** Start Reading passage **

How hard can it be to remove a folder in Windows? Part 4: random errors on empty folder

Random errors on empty folder

So it’s all good, we wrote our function to enumerate and recursively delete sub-folders and files, handled errors such as permission denied and read-only files and still: from time to time there are random errors with the error ERROR_DIR_NOT_EMPTY. Investigation shows that after the error occurred the directory is empty actually and can be deleted manually. What’s happening?

Stackoverflow

One of the most relevant searches leads to a Stackoverflow question titled Batch - Getting “The directory is not empty” on rmdir command:

Question

And the answer is … do it twice:

Answer 1

And the even better answer (with more votes) is … do it twice, but ignore errors and don’t log the first time:

Answer 2

That can’t be true, can it?

What’s happening

Windows has background services like the search indexer.

The purpose of this service is to allow a user to quickly find documents. A user can do a search in Windows Explorer and a list of documents containing those words can quickly be retrieved. This is achieved by the search indexer monitoring the filesystem for changes. When a change is detected, it waits a bit, to allow documents to be saved, then it tries to open the files where change was detected, tries to extract text content and update an index that is used for fast retrieval of search results. To minimize interactions with applications the search indexer opens files with flags that maximize sharing including FILE_SHARE_DELETE.

** End Reading passage **

- _Aim a_
In the article on removing a folder in Windows, what reasons are given for the search indexer waiting a bit after it detects a change, and for it opening files with sharing flags that include FILE_SHARE_DELETE?

** Start Provided entries **

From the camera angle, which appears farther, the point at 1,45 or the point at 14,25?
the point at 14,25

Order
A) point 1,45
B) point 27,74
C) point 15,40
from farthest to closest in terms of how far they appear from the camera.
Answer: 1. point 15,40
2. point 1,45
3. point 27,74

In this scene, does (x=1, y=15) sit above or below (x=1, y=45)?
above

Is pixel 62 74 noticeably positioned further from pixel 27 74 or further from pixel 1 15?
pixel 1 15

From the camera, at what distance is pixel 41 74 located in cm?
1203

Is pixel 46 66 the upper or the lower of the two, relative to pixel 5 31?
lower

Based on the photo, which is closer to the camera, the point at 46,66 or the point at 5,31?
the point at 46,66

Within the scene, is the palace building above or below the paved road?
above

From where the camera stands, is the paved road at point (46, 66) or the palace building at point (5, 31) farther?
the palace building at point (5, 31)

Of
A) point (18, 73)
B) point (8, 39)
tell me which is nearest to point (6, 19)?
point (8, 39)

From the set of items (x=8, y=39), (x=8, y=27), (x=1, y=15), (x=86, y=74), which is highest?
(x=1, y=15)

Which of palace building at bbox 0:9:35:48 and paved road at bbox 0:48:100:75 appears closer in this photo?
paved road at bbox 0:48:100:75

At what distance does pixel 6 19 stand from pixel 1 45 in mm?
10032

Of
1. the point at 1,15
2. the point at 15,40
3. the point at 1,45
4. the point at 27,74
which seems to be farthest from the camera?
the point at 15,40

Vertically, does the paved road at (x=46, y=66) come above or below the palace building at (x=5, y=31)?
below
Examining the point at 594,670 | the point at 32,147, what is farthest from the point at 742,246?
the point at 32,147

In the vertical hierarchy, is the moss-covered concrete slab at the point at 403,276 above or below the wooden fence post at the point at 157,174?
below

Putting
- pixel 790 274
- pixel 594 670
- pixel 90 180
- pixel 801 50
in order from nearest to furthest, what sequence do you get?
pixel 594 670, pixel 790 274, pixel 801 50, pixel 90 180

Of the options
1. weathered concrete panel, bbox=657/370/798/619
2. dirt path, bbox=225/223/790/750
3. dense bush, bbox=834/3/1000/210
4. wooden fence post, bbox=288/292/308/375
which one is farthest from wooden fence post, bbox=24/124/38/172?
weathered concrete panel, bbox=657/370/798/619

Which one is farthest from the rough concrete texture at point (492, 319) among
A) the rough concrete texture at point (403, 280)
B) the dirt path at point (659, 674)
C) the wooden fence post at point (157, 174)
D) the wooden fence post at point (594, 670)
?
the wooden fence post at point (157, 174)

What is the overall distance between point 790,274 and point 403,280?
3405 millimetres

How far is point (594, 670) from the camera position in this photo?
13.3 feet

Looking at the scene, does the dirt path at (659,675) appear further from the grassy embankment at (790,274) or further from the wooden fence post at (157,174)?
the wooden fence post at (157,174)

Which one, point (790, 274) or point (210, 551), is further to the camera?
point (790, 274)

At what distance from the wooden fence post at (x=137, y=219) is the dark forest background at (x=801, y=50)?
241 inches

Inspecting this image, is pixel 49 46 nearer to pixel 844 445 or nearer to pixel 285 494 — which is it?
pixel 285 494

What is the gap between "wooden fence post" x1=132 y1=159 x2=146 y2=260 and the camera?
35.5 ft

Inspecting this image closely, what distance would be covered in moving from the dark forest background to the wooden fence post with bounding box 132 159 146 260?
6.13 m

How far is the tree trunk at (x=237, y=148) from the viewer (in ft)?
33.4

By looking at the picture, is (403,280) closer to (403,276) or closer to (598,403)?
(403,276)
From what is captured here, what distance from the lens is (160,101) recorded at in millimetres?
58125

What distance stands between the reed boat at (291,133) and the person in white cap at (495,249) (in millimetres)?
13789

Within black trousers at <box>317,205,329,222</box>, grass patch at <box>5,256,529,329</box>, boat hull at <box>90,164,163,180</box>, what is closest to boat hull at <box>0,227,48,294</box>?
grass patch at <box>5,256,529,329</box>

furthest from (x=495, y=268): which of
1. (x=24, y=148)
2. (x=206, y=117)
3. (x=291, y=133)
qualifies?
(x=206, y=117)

** End Provided entries **

- _Aim b_
Rewrite the stretch of records from the line containing "How far is the" through the end of the records, changing "millimetres" to "millimeters" and keeping everything else the same.

- _Written solution a_
The search indexer waits a bit after detecting a change to allow documents to be saved. It opens files with flags that maximize sharing, including FILE_SHARE_DELETE, to minimize interactions with applications.

- _Written solution b_
How far is the tree trunk at (x=237, y=148) from the viewer (in ft)?
33.4

By looking at the picture, is (403,280) closer to (403,276) or closer to (598,403)?
(403,276)
From what is captured here, what distance from the lens is (160,101) recorded at in millimeters?
58125

What distance stands between the reed boat at (291,133) and the person in white cap at (495,249) (in millimeters)?
13789

Within black trousers at <box>317,205,329,222</box>, grass patch at <box>5,256,529,329</box>, boat hull at <box>90,164,163,180</box>, what is closest to boat hull at <box>0,227,48,294</box>?
grass patch at <box>5,256,529,329</box>

furthest from (x=495, y=268): which of
1. (x=24, y=148)
2. (x=206, y=117)
3. (x=291, y=133)
qualifies?
(x=206, y=117)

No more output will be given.